Nearly Half of Android Devices Sitting Ducks for Malware

Nearly half the existent Android devices are susceptible to malware attach that can siphon off personal data, courtesy third party applications.

The vulnerability exists in older Android devices (< 4.3) due to the manner of third party app installations. According to Zhu Xu who wrote about the hack, the third party applications download apps to an unsecured location, like SD storage, on the device.

Malware is first downloaded by way of a legitimate looking app which does not seek any suspicious permission. Later when a legitimate app is installed from a third-party app store, the malware is trigger. Xu said the seemingly harmless app downloaded first can overwrite the second application from third-party store to gain access to the device.

Xu attributed the vulnerability to the functioning of the package installer in Android. The installer only seeks permissions from the user at the time of install but not at the time of use. When the user is reviewing permissions presented by a legitimate third-party app, malicious code can take charge.

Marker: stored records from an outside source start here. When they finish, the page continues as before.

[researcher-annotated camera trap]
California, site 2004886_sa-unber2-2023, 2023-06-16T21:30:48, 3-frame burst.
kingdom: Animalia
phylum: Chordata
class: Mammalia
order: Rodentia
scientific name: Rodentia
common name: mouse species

"Vulnerability exists in this process because while the user is reviewing this information, the attacker can modify or replace the package in the background. In the "Time of Use" (i.e., after clicking the "Install" button), the PackageInstaller can actually install a different app with an entirely different set of permissions," Xu wrote.

Xu recommended that users suspecting vulnerability to download the vulnerability scanner app from Google Play Store. Users of affected devices should restrict downloads from Google Play store which downloads apps to a secure location on the device.